Millions of users tricked into Installing Fake Samsung Firmware Update App
By Chaitra V M
We live in an era of technology, where we pretty much depend on everything on the devices. With upgrading technology, every day different companies try to introduce new products to make them stand out in front of competitors.
However, there are many smartphone companies but the most popular is Samsung. People love Samsung devices for its user-friendly interface and unique features including touch screen, good quality camera, etc. Samsung tries to ease up their customers by providing a friendly and easy to use interface. Along with that, the core focus of Samsung is to provide a unique device that makes their firm stand out in the crowd of different competitors.
Although Samsung usually brings software updates of its device in built-in settings, some people find it difficult to operate according to their version of devices. Reports have emerged regarding a fake app named “Samsung update app”, recently. This app pretends to bring firmware updates for its users.
Millions of Samsung users were massively misguided by an “updates” app which actually has nothing to do with Samsung. The app tried to yield money in exchange for security updates.
The app was spotted by a group of researchers on the Google Play Store which was targeting Android users and basically the ones with Samsung phones.
The malware app was named “Updates for Samsung” and was installed by more than 10 million users, as per the report shared by the malware analyst who discovered the application.

**Work order 1**:
List every word or phrase that the article sets in quotation marks.
**Work order 2**:
Please extract the part of the article that opens with the words containing "Although Samsung usually" and closes with "discovered the application.".
The rows have no connection to the article.

**Listed records**:
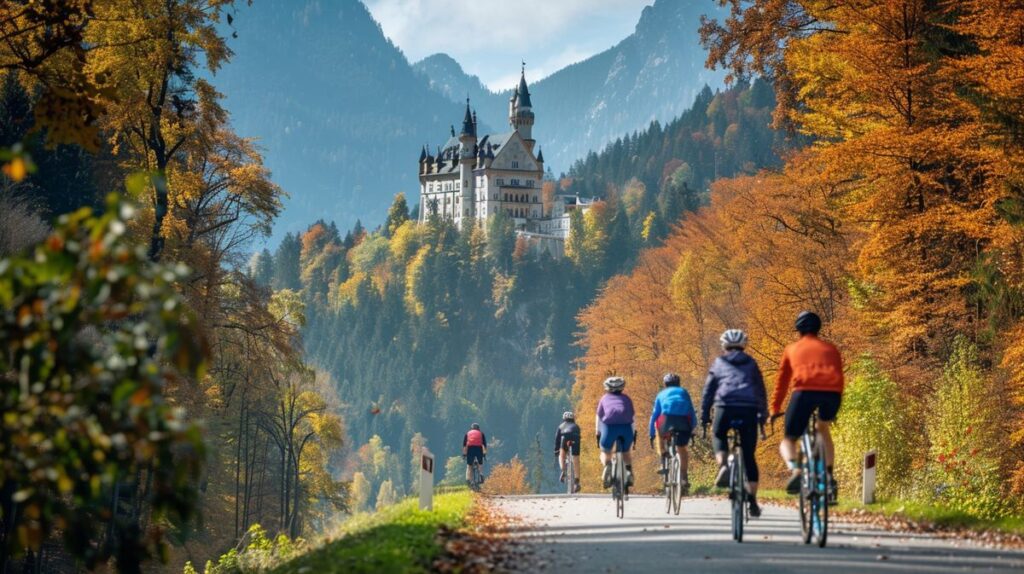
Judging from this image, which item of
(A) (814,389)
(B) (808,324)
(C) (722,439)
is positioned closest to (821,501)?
(A) (814,389)

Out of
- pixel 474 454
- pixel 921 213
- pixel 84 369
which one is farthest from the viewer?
pixel 474 454

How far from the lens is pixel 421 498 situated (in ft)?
58.3

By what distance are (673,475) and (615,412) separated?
5.82 feet

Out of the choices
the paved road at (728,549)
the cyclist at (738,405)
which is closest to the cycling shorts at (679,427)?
the paved road at (728,549)

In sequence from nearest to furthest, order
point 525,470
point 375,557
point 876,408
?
point 375,557 → point 876,408 → point 525,470

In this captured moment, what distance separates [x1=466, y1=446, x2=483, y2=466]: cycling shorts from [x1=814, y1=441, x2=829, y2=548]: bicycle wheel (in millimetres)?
18834

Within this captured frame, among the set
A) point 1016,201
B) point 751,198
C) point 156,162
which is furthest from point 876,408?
point 751,198

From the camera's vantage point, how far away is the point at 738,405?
43.8ft

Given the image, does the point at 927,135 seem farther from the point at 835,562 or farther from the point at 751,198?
the point at 751,198

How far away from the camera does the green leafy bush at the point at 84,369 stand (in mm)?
5797

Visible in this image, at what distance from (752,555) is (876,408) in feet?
40.2

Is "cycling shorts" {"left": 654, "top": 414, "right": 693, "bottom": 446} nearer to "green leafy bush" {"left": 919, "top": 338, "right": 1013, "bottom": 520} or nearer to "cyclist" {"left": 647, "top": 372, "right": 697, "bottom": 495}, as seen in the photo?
"cyclist" {"left": 647, "top": 372, "right": 697, "bottom": 495}

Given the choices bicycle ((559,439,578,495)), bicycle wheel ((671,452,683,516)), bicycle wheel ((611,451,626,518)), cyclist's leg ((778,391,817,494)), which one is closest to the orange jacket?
cyclist's leg ((778,391,817,494))

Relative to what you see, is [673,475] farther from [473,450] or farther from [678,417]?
[473,450]
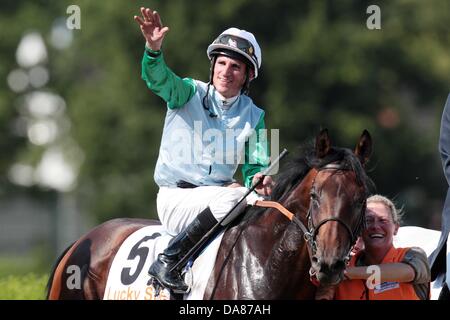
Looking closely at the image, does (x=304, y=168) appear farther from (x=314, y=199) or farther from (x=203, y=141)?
(x=203, y=141)

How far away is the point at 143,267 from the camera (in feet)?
25.1

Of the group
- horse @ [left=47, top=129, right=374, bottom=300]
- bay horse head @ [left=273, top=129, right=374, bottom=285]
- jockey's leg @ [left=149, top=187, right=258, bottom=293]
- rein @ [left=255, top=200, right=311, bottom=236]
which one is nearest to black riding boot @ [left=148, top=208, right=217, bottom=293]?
jockey's leg @ [left=149, top=187, right=258, bottom=293]

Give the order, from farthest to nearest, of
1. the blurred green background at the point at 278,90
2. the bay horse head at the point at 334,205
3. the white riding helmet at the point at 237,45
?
the blurred green background at the point at 278,90 → the white riding helmet at the point at 237,45 → the bay horse head at the point at 334,205

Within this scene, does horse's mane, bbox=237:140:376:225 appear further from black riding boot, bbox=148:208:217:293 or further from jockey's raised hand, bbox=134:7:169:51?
jockey's raised hand, bbox=134:7:169:51

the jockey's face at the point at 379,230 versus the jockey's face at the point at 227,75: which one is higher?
the jockey's face at the point at 227,75

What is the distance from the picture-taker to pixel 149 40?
288 inches

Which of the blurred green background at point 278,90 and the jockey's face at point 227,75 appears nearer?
the jockey's face at point 227,75

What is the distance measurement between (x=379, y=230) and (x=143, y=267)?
1655mm

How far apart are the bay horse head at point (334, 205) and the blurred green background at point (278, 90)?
18543 millimetres

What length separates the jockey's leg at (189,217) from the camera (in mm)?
7258

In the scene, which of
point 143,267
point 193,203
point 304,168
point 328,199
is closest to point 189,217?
point 193,203

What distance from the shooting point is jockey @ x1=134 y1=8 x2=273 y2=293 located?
732cm

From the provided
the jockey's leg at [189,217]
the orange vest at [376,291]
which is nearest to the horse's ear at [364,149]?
the orange vest at [376,291]

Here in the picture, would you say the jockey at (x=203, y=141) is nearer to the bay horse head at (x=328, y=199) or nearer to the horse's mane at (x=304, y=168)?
the horse's mane at (x=304, y=168)
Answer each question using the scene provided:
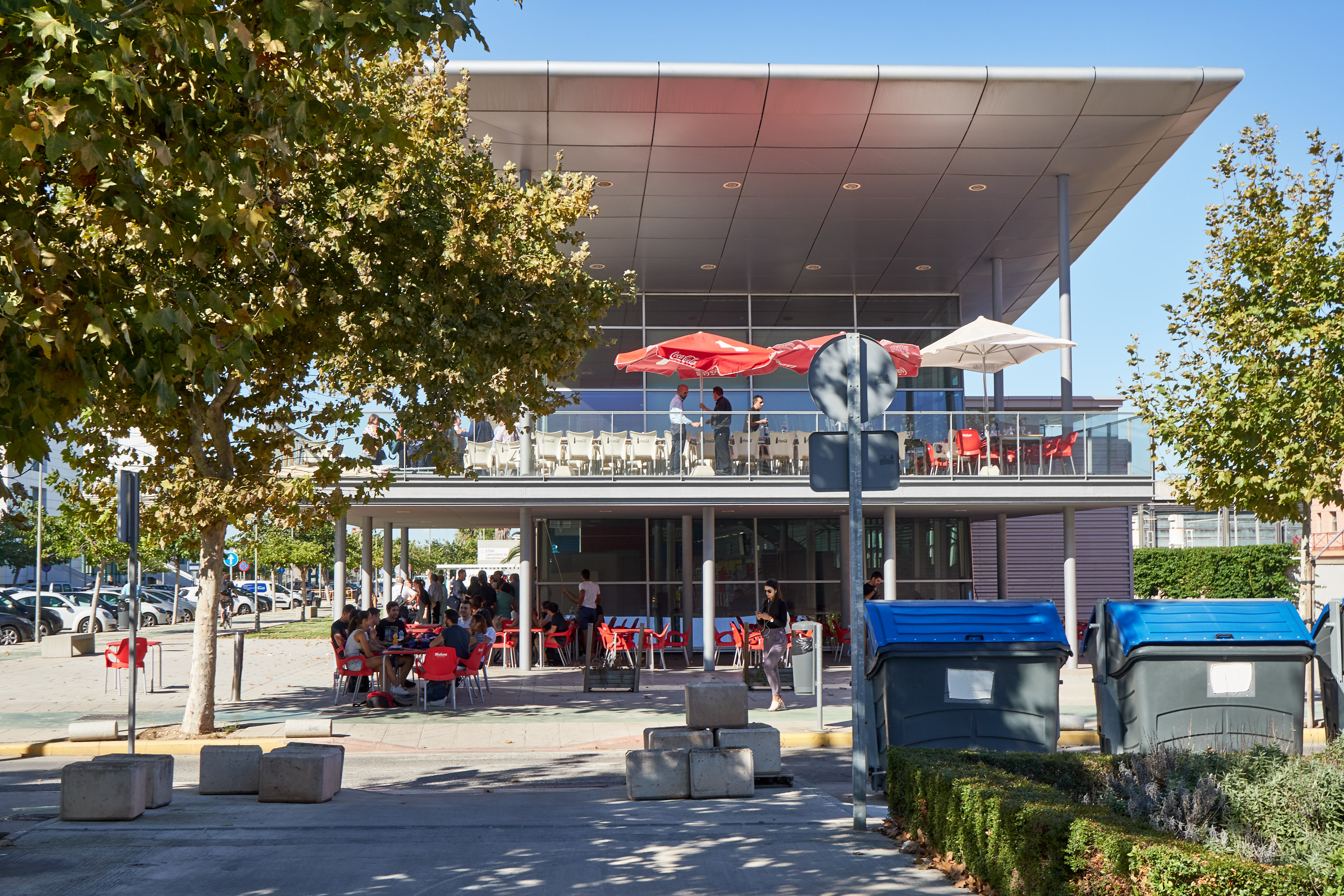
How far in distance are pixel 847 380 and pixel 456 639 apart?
9.24 meters

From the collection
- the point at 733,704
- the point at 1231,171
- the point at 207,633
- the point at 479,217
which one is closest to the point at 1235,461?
the point at 1231,171

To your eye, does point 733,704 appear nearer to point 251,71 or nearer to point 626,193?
point 251,71

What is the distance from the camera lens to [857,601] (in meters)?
7.70

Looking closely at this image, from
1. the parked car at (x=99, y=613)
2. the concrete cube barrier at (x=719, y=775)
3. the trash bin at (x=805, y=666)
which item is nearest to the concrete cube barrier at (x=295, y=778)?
the concrete cube barrier at (x=719, y=775)

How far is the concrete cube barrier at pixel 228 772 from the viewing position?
31.3ft

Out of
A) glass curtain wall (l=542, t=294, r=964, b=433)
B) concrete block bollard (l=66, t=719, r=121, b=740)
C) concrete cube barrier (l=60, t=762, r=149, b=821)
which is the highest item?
glass curtain wall (l=542, t=294, r=964, b=433)

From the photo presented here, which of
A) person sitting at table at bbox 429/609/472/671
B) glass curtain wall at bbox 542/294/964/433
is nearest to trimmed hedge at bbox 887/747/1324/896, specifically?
person sitting at table at bbox 429/609/472/671

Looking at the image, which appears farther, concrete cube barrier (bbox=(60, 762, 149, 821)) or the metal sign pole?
concrete cube barrier (bbox=(60, 762, 149, 821))

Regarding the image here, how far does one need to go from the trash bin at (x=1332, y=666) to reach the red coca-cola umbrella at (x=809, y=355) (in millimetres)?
9852

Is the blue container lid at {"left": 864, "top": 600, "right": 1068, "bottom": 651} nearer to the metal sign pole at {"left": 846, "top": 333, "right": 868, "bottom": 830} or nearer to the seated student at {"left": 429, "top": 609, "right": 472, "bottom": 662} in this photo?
the metal sign pole at {"left": 846, "top": 333, "right": 868, "bottom": 830}

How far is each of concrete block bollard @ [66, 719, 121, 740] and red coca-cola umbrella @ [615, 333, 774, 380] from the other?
10.1m

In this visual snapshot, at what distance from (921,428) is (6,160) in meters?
17.7

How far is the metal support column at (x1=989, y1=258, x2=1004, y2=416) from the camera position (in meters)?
24.8

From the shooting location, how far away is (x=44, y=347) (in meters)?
5.02
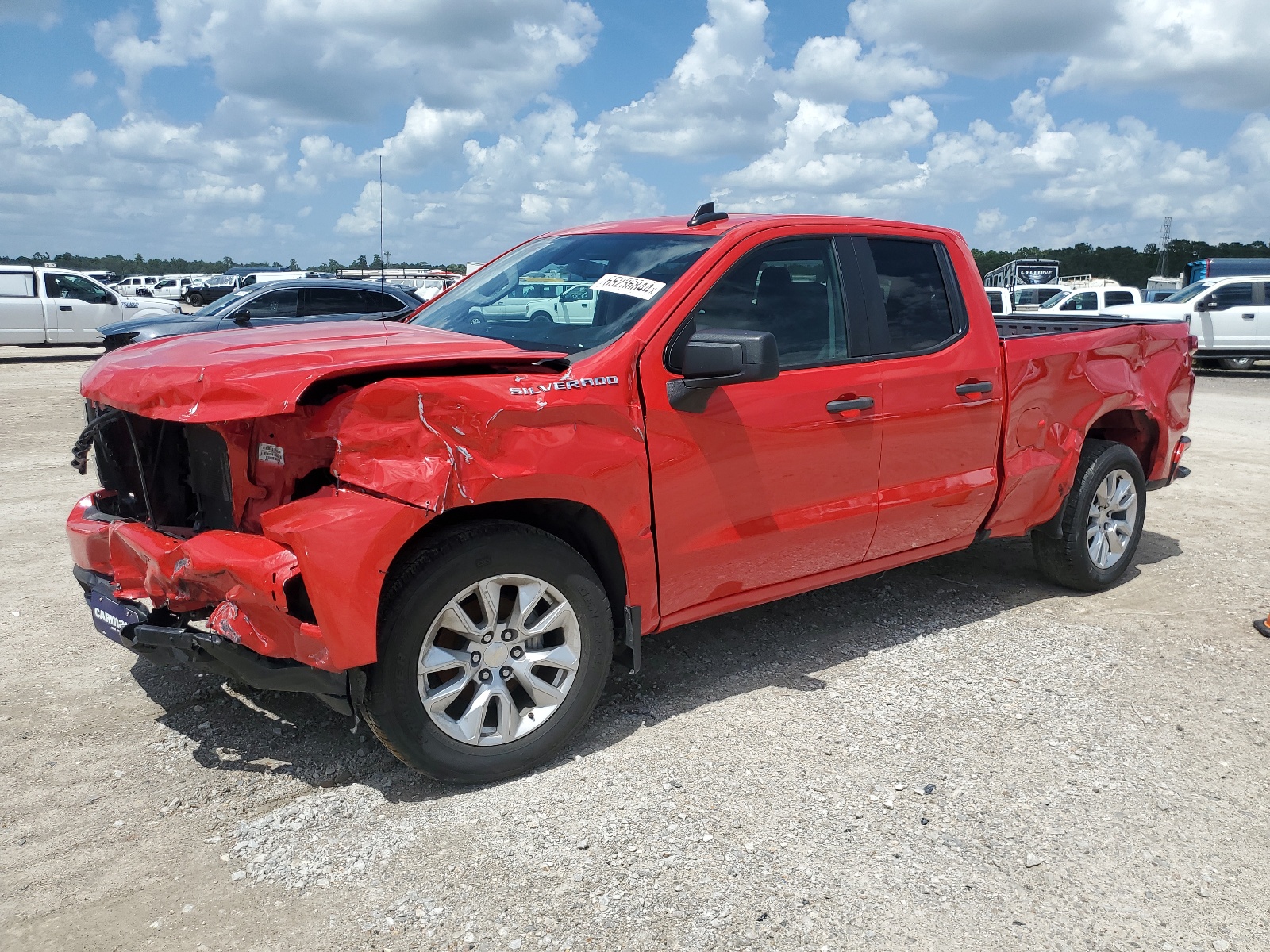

**Answer section 1**:
“Samsung update app”
“updates”
“Updates for Samsung”

**Answer section 2**:
Although Samsung usually brings software updates of its device in built-in settings, some people find it difficult to operate according to their version of devices. Reports have emerged regarding a fake app named “Samsung update app”, recently. This app pretends to bring firmware updates for its users.
Millions of Samsung users were massively misguided by an “updates” app which actually has nothing to do with Samsung. The app tried to yield money in exchange for security updates.
The app was spotted by a group of researchers on the Google Play Store which was targeting Android users and basically the ones with Samsung phones.
The malware app was named “Updates for Samsung” and was installed by more than 10 million users, as per the report shared by the malware analyst who discovered the application.